Home > Books > The Stardust Thief (The Sandsea Trilogy, #1)(113)

The Stardust Thief (The Sandsea Trilogy, #1)(113)

Author:Chelsea Abdullah

She snorted. “It’s a magic that suits you.”

The prince frowned. “Because I’m a coward?”

She paused, remembering she’d called him that in the Wanderer’s Sanctuary. That he would bring up such a flippant barb now, when they were in such peril, made her laugh. “That’s one way of putting it. It’s—”

Footsteps. Two pairs. Coming from around the corner.

Aisha moved on instinct, pressing herself against the wall and drawing her sword. Her grip on the foreign blade was awkward, but it would suffice. She was not sentimental about her weapons. All that mattered—all that had ever mattered—was that they could cut. She pressed a finger to her lips as the prince hurriedly threw his shadow over his head and vanished.

Soon the footsteps were right beside her. Aisha lunged. The men reacted too slowly. She looped her arms around one’s neck, pressed the edge of her blade into his throat, and glared over his shoulder at his companion. “One more step and I’ll cut his throat.”

The second man was undeterred. He rushed her with his blade.

But the assault never came.

One moment he was running toward her. The next, he was struggling in place with his sword arm bent awkwardly behind him. Aisha couldn’t see the prince, but she could hear his quavering voice coming from behind the captured man. “Tell us where the merchant is.”

The assailant beneath Aisha’s blade shuddered. “In our treasure chamber.”

Aisha hesitated. A trap?

The prince’s prisoner shifted. And then—he broke free, wrenching away Mazen’s invisible hand and throwing himself against the wall. The prince gasped.

The man Aisha had captured threw her off in the same moment, nearly knocking the blade from her hand. Aisha staggered. She just barely managed to duck an incoming strike from her assailant as she rushed the other man. The prince’s shadow had fallen from his shoulders, and Aisha saw him crushed against the wall, hands uselessly outstretched to shield himself from his attacker, who was raising his blade.

Aisha stabbed him in the lungs before he could bring it down.

Prince Mazen made a choked sound of distress as the dying man collapsed in front of him.

The still-living man came at them with a roar. Aisha reached for her sword, but it was stuck fast in her victim’s shoulder. Thankfully, the prince was faster. He grabbed the corpse’s sword off the ground and swept it through the air. The motion was clumsy, panicked, but it still landed. The sword lodged itself into the villain’s shoulder.

The man screamed. Prince Mazen screamed.

Aisha experienced a moment of startling clarity. She slid behind the prince as the killer pulled the sword out of his shoulder with a grunt. Mazen stumbled back, gripping the now-bloody blade with shaking hands.

Aisha was ready for him.

No sooner had he fallen into her than she wrapped her arms around him from behind and grasped his hands over the sword hilt. The prince stiffened. Aisha marveled at the softness of his hands in her calloused ones. She could feel his frenzied, fragile heartbeat beneath her fingers.

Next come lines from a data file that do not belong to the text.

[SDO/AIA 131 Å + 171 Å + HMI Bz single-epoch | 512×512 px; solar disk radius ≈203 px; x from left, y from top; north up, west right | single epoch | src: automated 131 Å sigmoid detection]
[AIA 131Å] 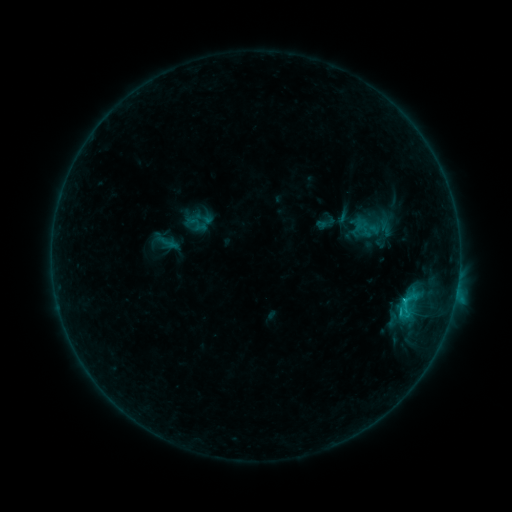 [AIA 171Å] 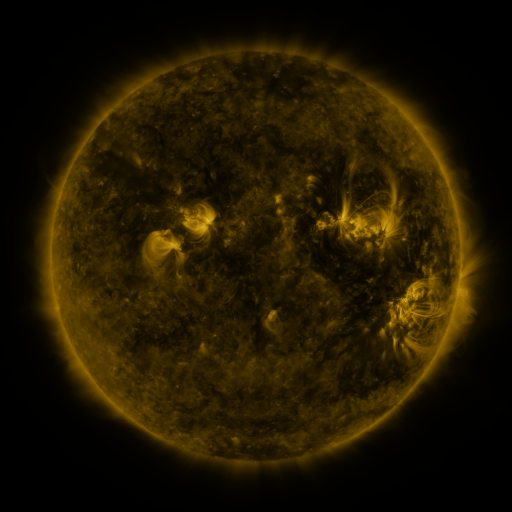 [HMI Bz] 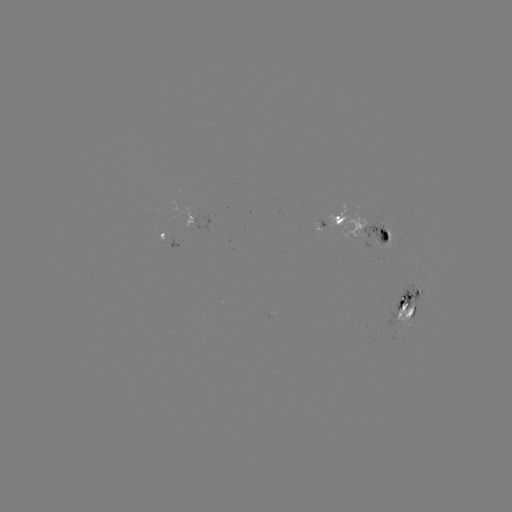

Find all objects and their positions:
sigmoid: <bbox>393, 295, 418, 320</bbox>
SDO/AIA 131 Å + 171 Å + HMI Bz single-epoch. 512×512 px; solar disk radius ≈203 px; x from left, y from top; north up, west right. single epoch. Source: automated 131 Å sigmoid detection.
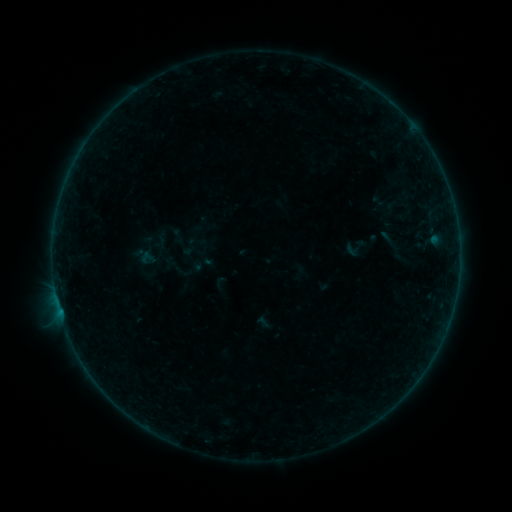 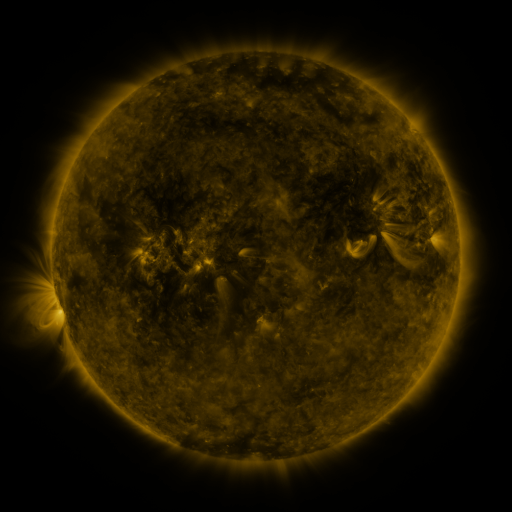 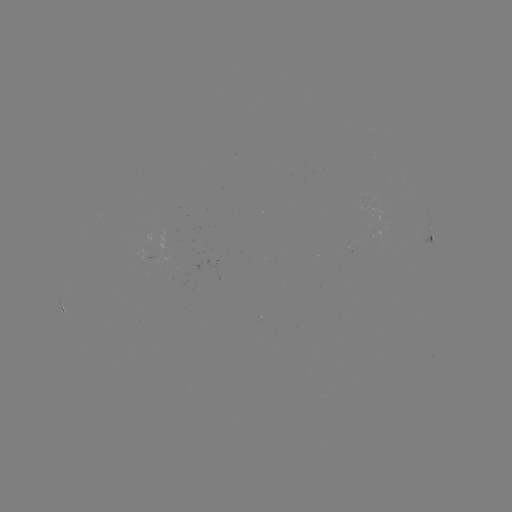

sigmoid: [341, 235, 370, 261]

She pushed the observations away and focused on guiding his blade. Their opponent was still staggering from the first wound, so when she and Mazen plunged the sword into his chest, he did not retaliate.

He groaned, bled. And slowly, he died.

Mazen’s hands were shaking so badly Aisha could barely keep hold of them. The moment she peeled herself away, he keeled over like a puppet with cut strings.

“Prince?” She stepped forward.

He abruptly straightened. He looked unbalanced, like a passenger on a ship trying to acclimate themselves to the turbulent sway of the ocean. “I’m okay.”

Aisha frowned. “You’ve killed ghouls before, haven’t you?”

The prince breathed in deeply. “Yes,” he said through clenched teeth.

She looked at him for a long moment before she handed back the sword. “Then come on. Let’s find this treasure chamber.” She reached down to pluck the sword off the fresh corpse, then strode on ahead. The prince followed.

They passed through more ruined corridors, saw more dusty wall paintings. Aisha was unaccustomed to filling silences, but she tried to comfort the clearly unhinged prince by musing aloud her opinion that the ruins had once belonged to jinn. She hoped the speculation would distract him, maybe even coax him into telling one of the stories he was so obsessed with, but Prince Mazen didn’t respond. He was staring at his hands. At the red smeared on them.

“Prince?”

Mazen didn’t respond. His eyes were foggy, unfocused.